Which of the lines below contain the string "sumatraensis"? Pull each one out of the data.

'''

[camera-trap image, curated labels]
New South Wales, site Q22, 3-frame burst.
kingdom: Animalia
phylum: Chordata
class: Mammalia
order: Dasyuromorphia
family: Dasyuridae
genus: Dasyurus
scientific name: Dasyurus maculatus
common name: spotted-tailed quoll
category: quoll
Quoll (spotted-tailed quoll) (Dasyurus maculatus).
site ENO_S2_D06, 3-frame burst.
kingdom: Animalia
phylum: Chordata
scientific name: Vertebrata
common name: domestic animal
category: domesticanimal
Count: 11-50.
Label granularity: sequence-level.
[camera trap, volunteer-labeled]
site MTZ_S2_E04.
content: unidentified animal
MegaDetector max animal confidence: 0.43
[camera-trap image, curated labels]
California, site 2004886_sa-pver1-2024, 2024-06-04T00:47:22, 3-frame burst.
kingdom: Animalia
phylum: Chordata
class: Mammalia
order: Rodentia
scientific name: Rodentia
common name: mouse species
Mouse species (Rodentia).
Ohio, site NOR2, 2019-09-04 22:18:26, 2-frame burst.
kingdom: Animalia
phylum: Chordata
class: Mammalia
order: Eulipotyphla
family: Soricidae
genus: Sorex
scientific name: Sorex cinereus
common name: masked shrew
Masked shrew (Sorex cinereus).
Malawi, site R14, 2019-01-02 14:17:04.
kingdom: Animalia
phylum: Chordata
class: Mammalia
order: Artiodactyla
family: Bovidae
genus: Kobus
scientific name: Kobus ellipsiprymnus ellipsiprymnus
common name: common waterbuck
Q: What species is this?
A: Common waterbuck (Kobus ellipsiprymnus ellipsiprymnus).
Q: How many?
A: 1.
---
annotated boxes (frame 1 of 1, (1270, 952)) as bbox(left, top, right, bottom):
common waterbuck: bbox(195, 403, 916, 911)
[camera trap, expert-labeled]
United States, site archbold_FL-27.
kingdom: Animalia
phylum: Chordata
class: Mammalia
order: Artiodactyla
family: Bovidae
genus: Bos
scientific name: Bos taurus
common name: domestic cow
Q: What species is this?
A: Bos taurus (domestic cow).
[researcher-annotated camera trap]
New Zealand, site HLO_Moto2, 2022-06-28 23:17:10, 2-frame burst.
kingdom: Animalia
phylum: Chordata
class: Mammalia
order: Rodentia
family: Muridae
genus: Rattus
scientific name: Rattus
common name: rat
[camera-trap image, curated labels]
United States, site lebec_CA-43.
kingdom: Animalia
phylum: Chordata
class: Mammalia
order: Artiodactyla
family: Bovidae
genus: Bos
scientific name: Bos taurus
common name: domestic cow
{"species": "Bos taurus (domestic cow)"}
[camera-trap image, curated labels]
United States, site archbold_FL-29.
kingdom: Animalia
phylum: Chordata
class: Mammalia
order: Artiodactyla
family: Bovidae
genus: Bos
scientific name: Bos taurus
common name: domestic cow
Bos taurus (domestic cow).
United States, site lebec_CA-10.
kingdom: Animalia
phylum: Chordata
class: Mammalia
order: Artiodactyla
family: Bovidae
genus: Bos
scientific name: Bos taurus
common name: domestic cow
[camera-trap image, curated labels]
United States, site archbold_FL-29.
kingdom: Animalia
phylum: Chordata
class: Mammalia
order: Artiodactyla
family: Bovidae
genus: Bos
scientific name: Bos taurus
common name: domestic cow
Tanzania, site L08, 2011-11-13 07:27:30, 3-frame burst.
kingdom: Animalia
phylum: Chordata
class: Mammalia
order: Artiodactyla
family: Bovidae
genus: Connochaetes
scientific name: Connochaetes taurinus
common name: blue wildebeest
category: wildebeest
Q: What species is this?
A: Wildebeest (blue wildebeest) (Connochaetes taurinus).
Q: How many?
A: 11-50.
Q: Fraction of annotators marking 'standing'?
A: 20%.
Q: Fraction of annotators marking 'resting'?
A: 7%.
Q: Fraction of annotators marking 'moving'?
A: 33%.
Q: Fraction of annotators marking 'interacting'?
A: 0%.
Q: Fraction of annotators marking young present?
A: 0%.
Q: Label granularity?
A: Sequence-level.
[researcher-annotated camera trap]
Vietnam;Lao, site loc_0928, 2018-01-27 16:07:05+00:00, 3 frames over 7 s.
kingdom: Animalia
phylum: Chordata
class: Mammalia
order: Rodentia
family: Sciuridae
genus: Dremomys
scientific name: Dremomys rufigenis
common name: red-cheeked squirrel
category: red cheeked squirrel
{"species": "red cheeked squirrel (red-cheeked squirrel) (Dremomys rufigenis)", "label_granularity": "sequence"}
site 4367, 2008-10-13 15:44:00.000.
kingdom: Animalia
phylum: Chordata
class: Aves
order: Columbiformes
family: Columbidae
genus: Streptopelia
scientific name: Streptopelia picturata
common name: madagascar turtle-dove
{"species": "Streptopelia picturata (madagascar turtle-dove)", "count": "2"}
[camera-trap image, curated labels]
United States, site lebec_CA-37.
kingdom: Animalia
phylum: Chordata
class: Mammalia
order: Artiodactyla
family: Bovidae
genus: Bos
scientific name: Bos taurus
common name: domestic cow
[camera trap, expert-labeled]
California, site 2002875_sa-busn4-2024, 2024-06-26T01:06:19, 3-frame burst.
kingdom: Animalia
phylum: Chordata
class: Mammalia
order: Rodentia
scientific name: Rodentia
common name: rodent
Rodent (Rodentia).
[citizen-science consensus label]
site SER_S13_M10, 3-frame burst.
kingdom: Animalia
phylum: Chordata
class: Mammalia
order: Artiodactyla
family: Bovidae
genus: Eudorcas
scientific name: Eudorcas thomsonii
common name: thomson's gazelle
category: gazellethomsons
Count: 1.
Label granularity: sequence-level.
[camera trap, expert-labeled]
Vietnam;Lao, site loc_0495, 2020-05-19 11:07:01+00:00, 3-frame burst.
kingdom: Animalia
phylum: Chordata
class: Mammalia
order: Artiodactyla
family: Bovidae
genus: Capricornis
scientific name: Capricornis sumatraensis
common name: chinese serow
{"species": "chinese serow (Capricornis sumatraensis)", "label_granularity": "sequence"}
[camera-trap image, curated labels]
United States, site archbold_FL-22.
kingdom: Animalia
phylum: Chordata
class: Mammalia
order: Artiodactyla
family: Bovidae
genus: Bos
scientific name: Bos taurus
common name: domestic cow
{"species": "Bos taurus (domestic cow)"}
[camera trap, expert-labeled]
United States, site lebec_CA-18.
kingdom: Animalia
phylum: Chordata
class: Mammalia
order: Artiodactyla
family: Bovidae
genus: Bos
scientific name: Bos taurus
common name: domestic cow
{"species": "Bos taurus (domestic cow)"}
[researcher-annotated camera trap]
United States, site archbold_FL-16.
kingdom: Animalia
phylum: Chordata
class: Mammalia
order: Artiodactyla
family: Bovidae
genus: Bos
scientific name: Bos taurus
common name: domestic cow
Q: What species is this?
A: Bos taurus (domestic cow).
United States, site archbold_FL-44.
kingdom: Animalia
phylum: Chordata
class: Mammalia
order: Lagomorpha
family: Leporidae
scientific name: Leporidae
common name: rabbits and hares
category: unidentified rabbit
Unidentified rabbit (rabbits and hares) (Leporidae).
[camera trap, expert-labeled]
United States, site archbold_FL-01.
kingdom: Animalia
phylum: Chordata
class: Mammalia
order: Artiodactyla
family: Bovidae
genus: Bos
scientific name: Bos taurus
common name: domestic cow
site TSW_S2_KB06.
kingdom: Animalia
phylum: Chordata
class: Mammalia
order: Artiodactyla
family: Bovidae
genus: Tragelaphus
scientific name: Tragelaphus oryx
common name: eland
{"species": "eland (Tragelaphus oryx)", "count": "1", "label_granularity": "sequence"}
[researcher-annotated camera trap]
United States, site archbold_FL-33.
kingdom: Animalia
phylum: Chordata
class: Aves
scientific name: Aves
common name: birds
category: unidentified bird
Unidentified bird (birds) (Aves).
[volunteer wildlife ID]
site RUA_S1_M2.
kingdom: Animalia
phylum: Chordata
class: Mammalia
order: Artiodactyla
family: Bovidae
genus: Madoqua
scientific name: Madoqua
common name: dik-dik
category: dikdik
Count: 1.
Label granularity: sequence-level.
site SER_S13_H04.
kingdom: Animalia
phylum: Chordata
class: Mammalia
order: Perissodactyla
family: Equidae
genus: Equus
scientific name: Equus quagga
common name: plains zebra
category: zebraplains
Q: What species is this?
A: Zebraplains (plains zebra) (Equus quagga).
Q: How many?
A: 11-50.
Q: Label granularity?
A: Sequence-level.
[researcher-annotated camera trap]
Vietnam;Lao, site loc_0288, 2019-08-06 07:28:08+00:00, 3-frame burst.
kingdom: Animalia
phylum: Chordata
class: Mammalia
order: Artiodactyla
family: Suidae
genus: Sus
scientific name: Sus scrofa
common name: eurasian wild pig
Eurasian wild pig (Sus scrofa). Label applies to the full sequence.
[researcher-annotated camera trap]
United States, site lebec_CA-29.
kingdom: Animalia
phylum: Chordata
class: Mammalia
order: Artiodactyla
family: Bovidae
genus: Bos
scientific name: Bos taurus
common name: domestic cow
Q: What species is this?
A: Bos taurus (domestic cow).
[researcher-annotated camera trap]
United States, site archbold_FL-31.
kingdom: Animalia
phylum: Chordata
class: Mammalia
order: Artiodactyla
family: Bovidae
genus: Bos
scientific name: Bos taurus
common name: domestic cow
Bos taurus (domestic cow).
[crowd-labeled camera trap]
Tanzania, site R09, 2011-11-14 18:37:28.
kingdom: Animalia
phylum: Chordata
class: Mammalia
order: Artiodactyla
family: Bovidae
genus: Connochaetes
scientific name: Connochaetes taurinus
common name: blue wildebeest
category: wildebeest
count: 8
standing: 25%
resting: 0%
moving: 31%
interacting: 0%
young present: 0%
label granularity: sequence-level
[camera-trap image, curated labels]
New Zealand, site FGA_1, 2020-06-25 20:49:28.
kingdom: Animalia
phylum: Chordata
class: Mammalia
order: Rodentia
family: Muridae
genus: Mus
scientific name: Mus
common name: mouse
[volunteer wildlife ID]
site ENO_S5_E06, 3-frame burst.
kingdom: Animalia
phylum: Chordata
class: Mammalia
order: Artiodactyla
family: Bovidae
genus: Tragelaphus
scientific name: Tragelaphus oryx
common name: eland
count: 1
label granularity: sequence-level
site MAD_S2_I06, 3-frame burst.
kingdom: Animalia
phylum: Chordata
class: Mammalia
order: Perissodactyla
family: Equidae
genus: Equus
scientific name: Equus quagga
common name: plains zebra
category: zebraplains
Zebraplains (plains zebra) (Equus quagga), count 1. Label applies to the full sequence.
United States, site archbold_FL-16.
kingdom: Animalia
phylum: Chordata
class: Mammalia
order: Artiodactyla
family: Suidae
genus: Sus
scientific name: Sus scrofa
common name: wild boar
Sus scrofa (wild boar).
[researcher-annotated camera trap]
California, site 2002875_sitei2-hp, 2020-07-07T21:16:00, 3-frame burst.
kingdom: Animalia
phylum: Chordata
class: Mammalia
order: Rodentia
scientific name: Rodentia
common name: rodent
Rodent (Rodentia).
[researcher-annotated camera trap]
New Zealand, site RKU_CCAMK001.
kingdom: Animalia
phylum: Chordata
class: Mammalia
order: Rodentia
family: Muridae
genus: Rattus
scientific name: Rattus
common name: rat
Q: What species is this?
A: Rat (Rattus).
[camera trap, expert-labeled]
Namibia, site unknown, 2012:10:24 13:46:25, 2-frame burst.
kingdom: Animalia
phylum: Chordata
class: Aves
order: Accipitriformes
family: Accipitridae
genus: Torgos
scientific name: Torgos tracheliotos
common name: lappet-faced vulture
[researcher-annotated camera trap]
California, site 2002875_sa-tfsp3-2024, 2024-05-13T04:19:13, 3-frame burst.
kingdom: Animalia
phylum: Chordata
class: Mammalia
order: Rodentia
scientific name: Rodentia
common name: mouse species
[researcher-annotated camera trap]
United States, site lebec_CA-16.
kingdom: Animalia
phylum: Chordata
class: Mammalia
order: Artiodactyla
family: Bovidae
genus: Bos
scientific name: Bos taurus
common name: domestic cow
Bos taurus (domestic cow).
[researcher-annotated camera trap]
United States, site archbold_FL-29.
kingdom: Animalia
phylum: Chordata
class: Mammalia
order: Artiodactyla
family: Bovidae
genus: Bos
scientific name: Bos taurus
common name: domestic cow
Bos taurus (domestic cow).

'''

Response below
scientific name: Capricornis sumatraensis
{"species": "chinese serow (Capricornis sumatraensis)", "label_granularity": "sequence"}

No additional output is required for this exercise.